É la morale delle mani addosso, quella di Taras Bulba (N. Gogol) che proclama al figlio:
“La vita, come te l’ho data così te la tolgo”, segue sangue che cola.
É una morale tanto crudele quanto stupida (logicamente), perché non esisteva alcun “tu” cui potesse dare la vita.
Ma il delitto di Taras è minore (da cosaccone un po’ bestia) di quello più diffuso e generalmente giustificato:
il mettere le parole addosso:
sta in questo la generale e “normale” violazione del principio di habeas corpus:
una violazione approvatissima dalla nostra cultura, in particolare psicologica (“madre-bambino”) e pedagogica, e dalle vittime stesse.

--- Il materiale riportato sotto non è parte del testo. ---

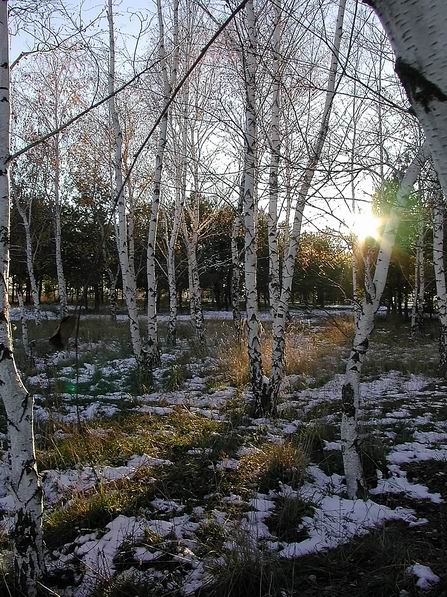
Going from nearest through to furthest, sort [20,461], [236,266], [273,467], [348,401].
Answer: [20,461] < [348,401] < [273,467] < [236,266]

Vero che, nella prima infanzia, i genitori mettono “le mani addosso” al bambino (la madre più spesso, ma anche il padre) nelle pratiche più innocue (lavarlo, vestirlo, imboccarlo, medicarlo, vezzeggiarlo),
ma da qui inizia un’autentica truffa:
il passaggio al mettergli le parole addosso con la menzogna di una omologia:
ed ecco i “Tu sei…” predicativi che il bambino si sente predicare addosso, senza difesa.
Il passaggio dalle mani alle parole dà il modello della violenza civilizzata, e inapparente solo per chi non vuole vedere ciò che è perfino appariscente.
Ma quella di Taras Bulba era già la violenza delle parole addosso, ossia la frase di Taras.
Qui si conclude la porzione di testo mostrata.